Sir Peter Hall _300
THE master of 19th- century French farce meets the master of 20th- century British theatre in a touring production of Where There’s a Will at the Playhouse next week.
Sir Peter Hall directs Georges Feydeau’s tale of lust, infidelity and the battle of the sexes in a version adapted into English by Nicki Frei.
Angele, the wealthy widow of a philanderer, is recently married for the second time and is determined to keep his wandering eye in check. But her plans are complicated by the arrival of her husband’s close friend, who is determined to pursue Angele for himself.
“The characters are under terrible pressure. It’s a crisis in their lives of such enormity that the only way they can handle it is to speak terribly fast and try to make plans and get their way out of this nightmare they are in,” explains the Royal Shakespeare Company founder.
This is delicious farce, as the characters get more and more tangled up in their increasingly convoluted situation. But, while the play includes plenty of humour, this is not the only reaction Hall is aiming for.
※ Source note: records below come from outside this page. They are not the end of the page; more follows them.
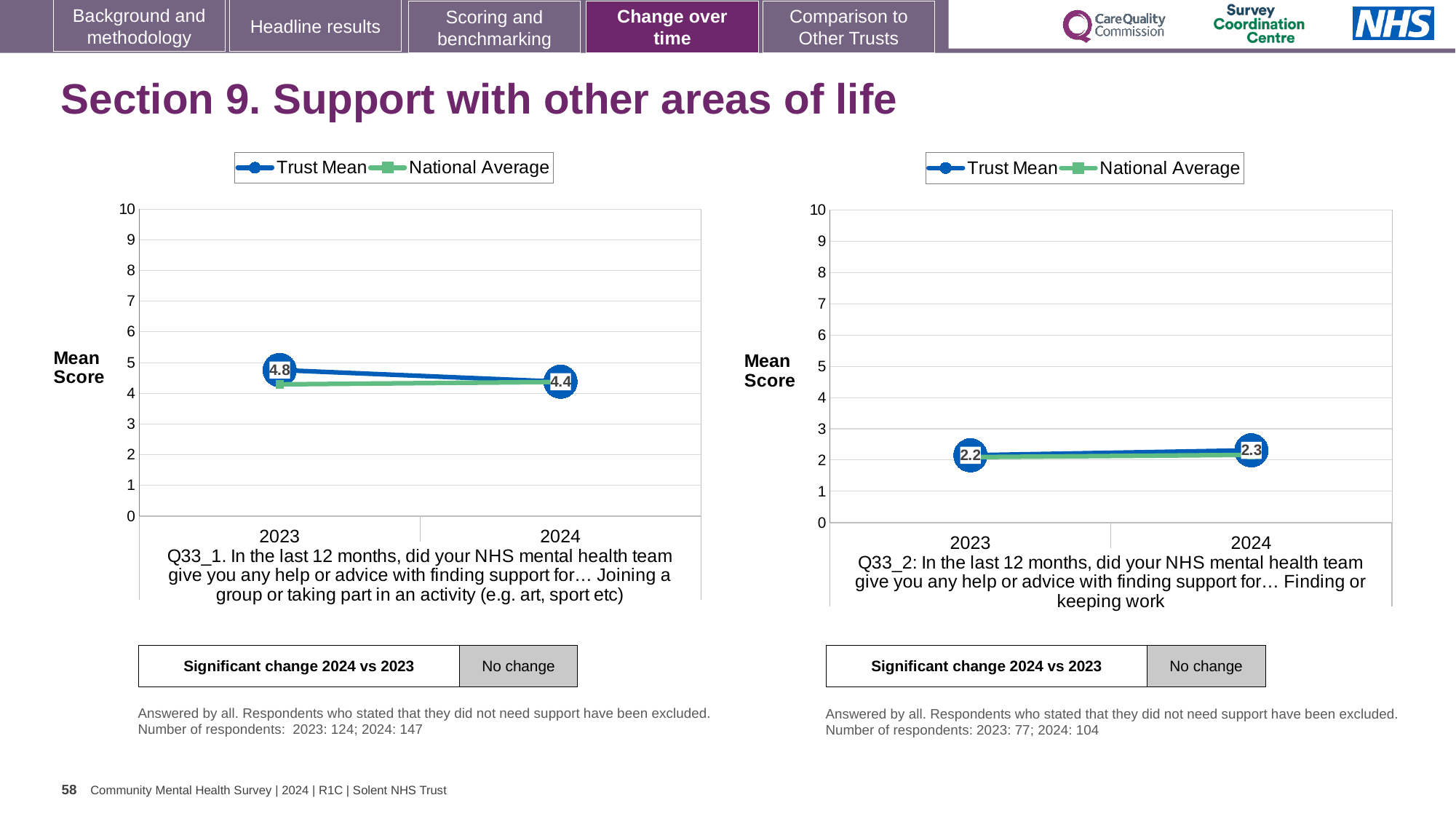
In the left chart (Q33_1), which year has the higher Trust Mean, 2023 or 2024? 2023 In the right chart (Q33_2), what is the difference between the Trust Mean for 2024 and 2023? 0.1 In the right chart (Q33_2), what is the Trust Mean score for 2023? 2.2 How many series does the legend of the right chart (Q33_2) list? 2 In the left chart (Q33_1), what is the Trust Mean score for 2024? 4.4 In the left chart (Q33_1), is the National Average value for 2023 greater or less than 5? less In the left chart (Q33_1), does the Trust Mean rise or fall from 2023 to 2024? fall In the left chart (Q33_1), what is the Trust Mean score for 2023? 4.8 In the right chart (Q33_2), does the Trust Mean rise or fall from 2023 to 2024? rise What kind of chart is the left chart (Q33_1)? line chart In the left chart (Q33_1), by how much did the Trust Mean change from 2023 to 2024? 0.4 In the right chart (Q33_2), what is the Trust Mean score for 2024? 2.3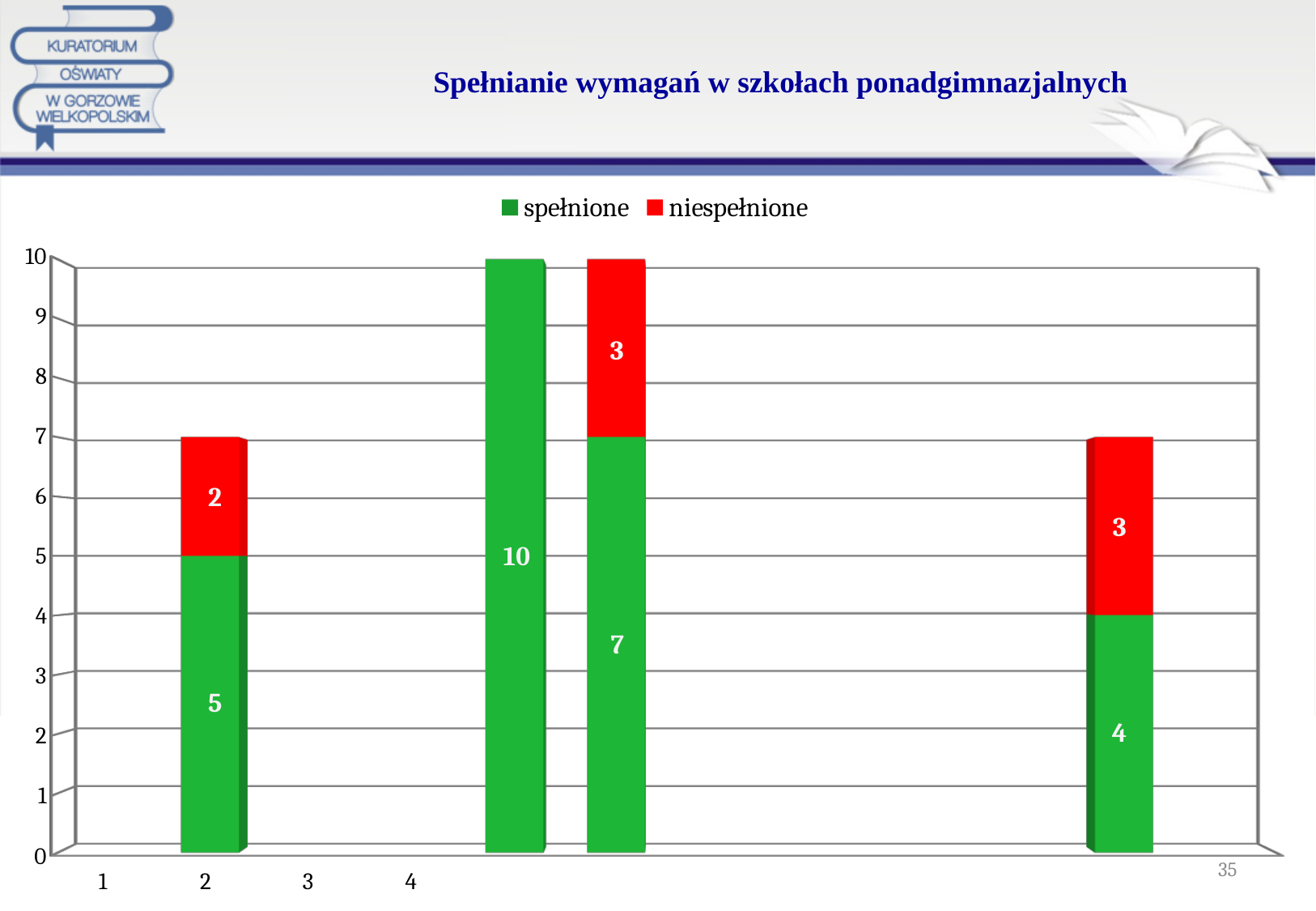
How many series does the legend list? 2 What is the 'spełnione' value for the second bar from the left? 10 What is the 'niespełnione' value for the first bar from the left? 2 What is the 'spełnione' value for the first bar from the left? 5 What is the 'spełnione' value for the fourth bar from the left? 4 What is the total of the stacked third bar from the left? 10 Which colour represents 'niespełnione' in the legend? red What kind of chart is shown on the slide? stacked bar chart Which bar has the highest 'spełnione' value? the second bar from the left What is the 'niespełnione' value for the third bar from the left? 3 How many bars are plotted in the chart? 4 What is the difference between the 'spełnione' and 'niespełnione' values in the fourth bar from the left? 1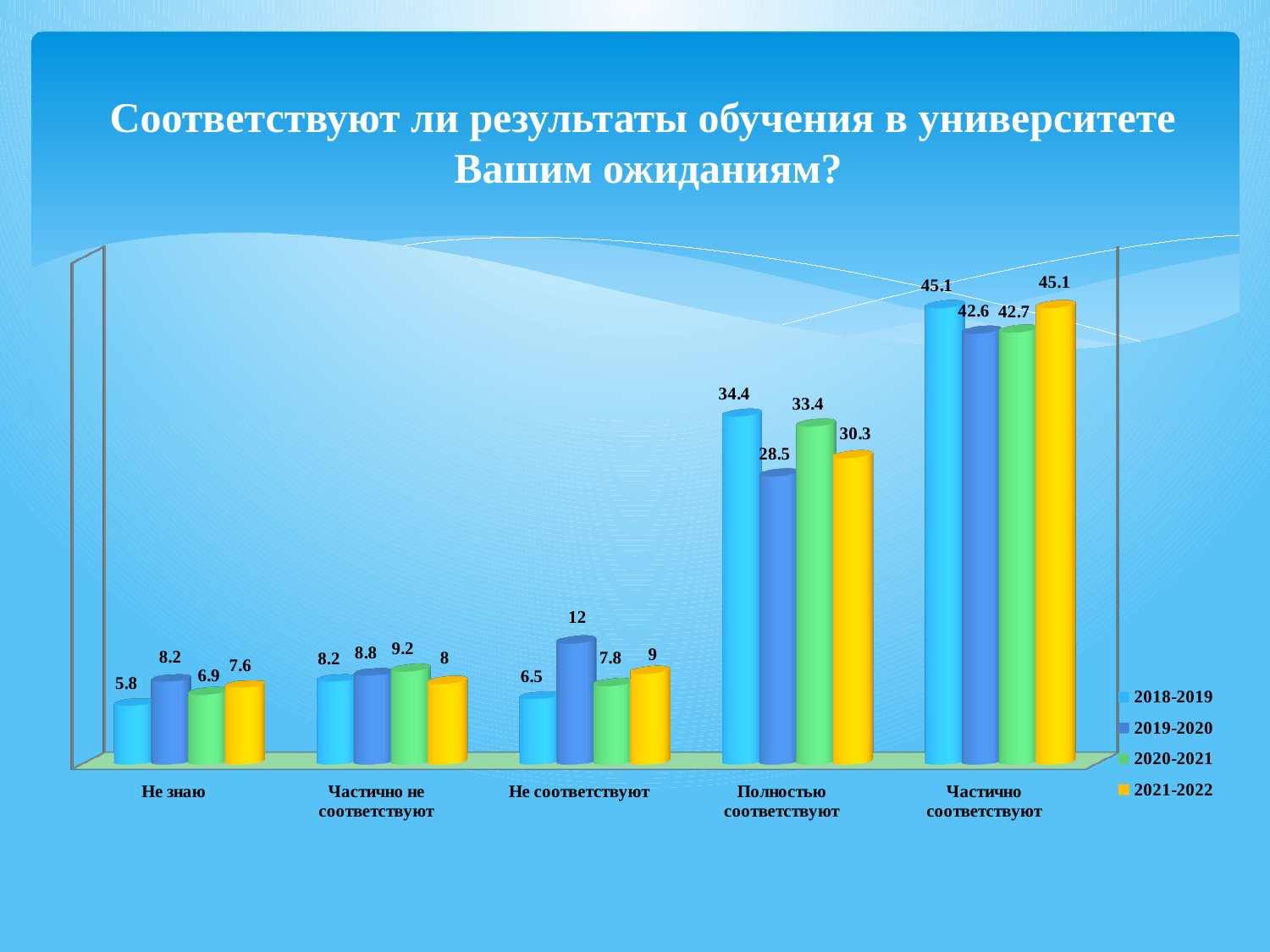
For "Не соответствуют", which is larger: the 2019-2020 value or the 2021-2022 value? 2019-2020 Which series is shown in yellow in the legend? 2021-2022 What is the value for "Не соответствуют" in the 2019-2020 series? 12 Which category has the lowest value in the 2021-2022 series? Не знаю How many series does the legend list? 4 What kind of chart is shown on the slide? Bar chart Which category has the highest value in the 2018-2019 series? Частично соответствуют What is the value for "Не знаю" in the 2018-2019 series? 5.8 What is the value for "Полностью соответствуют" in the 2021-2022 series? 30.3 What is the difference between the 2018-2019 and 2019-2020 values for "Полностью соответствуют"? 5.9 How many categories are shown on the x axis? 5 What is the value for "Частично соответствуют" in the 2020-2021 series? 42.7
“You don’t play farce in order to get laughs, you play farce to get a very rich reaction from the audience which is part laughter, part shock, part amusement,” he says.
The set design is as crucial to the pace of the play as the dialogue. As the morality of the play is only lightly touched upon, English Touring Theatre has created a lightness on stage with pale walls, parquet floors and chandeliers. Much of the action is drive by the comings and goings through a set of five doorways – with the audience waiting expectantly to see which one will open and which of the six characters will step through.
Where There’s A Will’s tight construction made it one of Feydeau’s favourite plays, reveals Hall. “It’s beautifully constructed, beautifully written, and the French is very funny,” he says.
“ I think Nicki’s made the English very funny, not in the sense of putting jokes in, but trying to find the English equivalent of the hyper, lust-filled nightmare that the characters all go through.”
* WHERE There’s A Will, at the Liverpool Playhouse, Tuesday, March 31, to Saturday, April 4.